Excerpt to read.
+--

A timely filed terminal disclaimer in compliance with 37 CFR 1.321(c) or 1.321(d) may be used to overcome an actual or provisional rejection based on a nonstatutory double patenting ground provided the reference application or patent either is shown to be commonly owned with this application, or claims an invention made as a result of activities undertaken within the scope of a joint research agreement. A terminal disclaimer must be signed in compliance with 37 CFR 1.321(b).
The USPTO internet Web site contains terminal disclaimer forms which may be used. Please visit http://www.uspto.gov/forms/. The filing date of the application will determine what form should be used. A web-based eTerminal Disclaimer may be filled out completely online using web-screens. An eTerminal Disclaimer that meets all requirements is auto-processed and approved immediately upon submission. For more information about eTerminal Disclaimers, refer to http://www.uspto.gov/patents/process/file/efs/guidance/eTD-info-I.jsp.

+--

Short task. List every section of 37 CFR that the terminal disclaimer passage cites. Rely only on the terminal disclaimer passage.

Dataset content.
+--

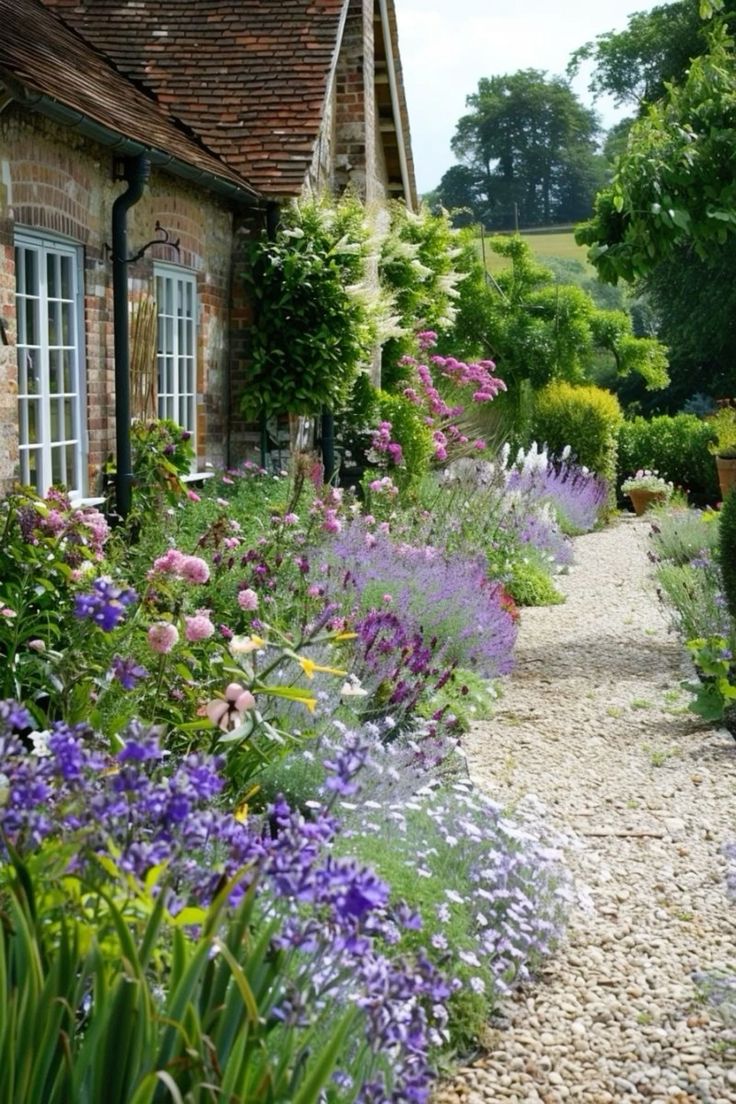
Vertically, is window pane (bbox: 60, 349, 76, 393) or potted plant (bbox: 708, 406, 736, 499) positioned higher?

+--

Full response. 37 CFR 1.321(c), 37 CFR 1.321(d), and 37 CFR 1.321(b).